— start of SOURCE DOCUMENT —

Accelerated Discovery of High-Refractive-Index Molecules

We present a high-throughput computational study to identify novel polyimides (PIs) with exceptional refractive index (RI) values for use as optic or optoelectronic materials. Our study utilizes an RI prediction protocol based on a combination of first-principles and data modeling developed in previous work, which we employ on a large-scale PI candidate library generated with the ChemLG code. We deploy the virtual screening software ChemHTPS to automate the assessment of this extensive pool of PI structures in order to determine the performance potential of each candidate. This rapid and efficient approach yields a number of highly promising leads compounds. Using the data mining and machine learning program package ChemML, we analyze the top candidates with respect to prevalent structural features and feature combinations that distinguish them from less promising ones. In particular, we explore the utility of various strategies that introduce highly polarizable moieties into the PI backbone to increase its RI yield. The derived insights provide a foundation for rational and targeted design that goes beyond traditional trial-and-error searches.

For this study, we created a library of 1.5 million small organic molecules using an initial set of 15 building blocks (and constraints on molecular weight and number of ring-moieties per molecule) via ChemLG.

We select a random subset of 100,000 molecules from this library and perform high-throughput electronic structure theory calculations to obtain Polarizability using the Kohn-Sham density functional theory (DFT). For these molecules, the initial geometries are generated using the MMFF94s forcefield (from Openbabel software), and are subsequently optimized using BP86 generalized gradient approximation (GGA) functional with the double-\({\zeta}\) basis set by the Karslruhe group. In order to calculate Polarizability, we then perform single point energy calculations using an all-electron restricted DFT framework with the PBE0 hybrid functional and the same double-\({\zeta}\) def2-SVP basis set along with Grimme’s D3 correction to account for dispersion interactions.

— end of SOURCE DOCUMENT —

** PROBLEMS AND TASKS **
[A] According to the refractive-index study, how many molecules were in the library created with ChemLG?
[B] Copy the refractive-index study word for word, starting at "We select a" and ending at "for dispersion interactions.".
[C] Carry on the study of high-refractive-index molecules from the point where it stops.

— start of RAW DATA —

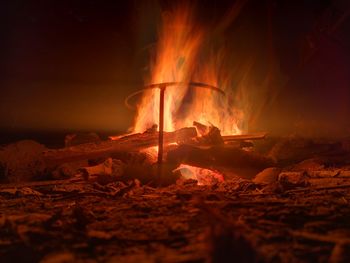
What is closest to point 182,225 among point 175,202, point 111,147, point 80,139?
point 175,202

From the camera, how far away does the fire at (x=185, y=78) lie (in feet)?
18.6

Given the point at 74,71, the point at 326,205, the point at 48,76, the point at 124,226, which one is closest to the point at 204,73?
the point at 74,71

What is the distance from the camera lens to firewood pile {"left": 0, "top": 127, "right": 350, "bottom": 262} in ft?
6.44

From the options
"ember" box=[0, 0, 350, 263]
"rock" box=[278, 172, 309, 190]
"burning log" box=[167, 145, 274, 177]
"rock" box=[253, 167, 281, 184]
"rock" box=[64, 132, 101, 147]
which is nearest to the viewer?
"ember" box=[0, 0, 350, 263]

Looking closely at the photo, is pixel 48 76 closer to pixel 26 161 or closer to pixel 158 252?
pixel 26 161

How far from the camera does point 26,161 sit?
4.62 metres

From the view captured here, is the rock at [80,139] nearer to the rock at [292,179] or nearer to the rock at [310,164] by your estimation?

— end of RAW DATA —

** ANSWERS FOR THE EXERCISE **
[A] 1.5 million small organic molecules.

[B]
We select a random subset of 100,000 molecules from this library and perform high-throughput electronic structure theory calculations to obtain Polarizability using the Kohn-Sham density functional theory (DFT). For these molecules, the initial geometries are generated using the MMFF94s forcefield (from Openbabel software), and are subsequently optimized using BP86 generalized gradient approximation (GGA) functional with the double-\({\zeta}\) basis set by the Karslruhe group. In order to calculate Polarizability, we then perform single point energy calculations using an all-electron restricted DFT framework with the PBE0 hybrid functional and the same double-\({\zeta}\) def2-SVP basis set along with Grimme’s D3 correction to account for dispersion interactions.

[C]
Since RI is to be estimated from pol, we additionally use a larger and more accurate triple-\({\zeta}\) def2-TZVP basis set from the Karlsruhe group for Polarizability. However, considering the computational overhead of these extra calculations at higher levels of quantum theory, we only use the triple-\({\zeta}\) basis set for a random subset of 10,000 molecules from the 100,000 molecules considered for DFT. All our DFT calculations are carried out using the ORCA 3.0.2 quantum chemistry program package cite{Neese2012} with default settings. By default, these ORCA calculations yield polarizability volume or pol’ in \({Bohr^3}\). For the purposes of this chapter, the def2-SVP and def2-TZVP basis sets and corresponding datasets are abbreviated to SVP and TZVP.

Next, we calculate RI using these Polarizability values and Number Density (obtained from molecular dynamics simulations) and the resulting dataset serves as the ground-truth for our data modeling efforts. In order to accelerate screening of the remainder of the molecules in the library, we develop highly acccurate ML surrogates for predicting Polarizability, RI, and Number Density. In this pursuit, we use a variety of advanced deep neural network (DNN) architectures as they are promising for their performance and flexibility. We benchmark and compare these models and outline some of their strengths and weaknesses in the process.

For all ML models, we use two families of feature representations:

  • Molecular descriptors: 1893 two-dimensional topological and physicochemical descriptors from Dragon 7 software

  • Molecular fingerprints (FP): Three sets of molecular graph based FP vectors (each of length 1024 bits) from RDKit – Morgan FP with circular radius 2, hashed atom pair FP (HAP), hashed topological torsion FP (HTT)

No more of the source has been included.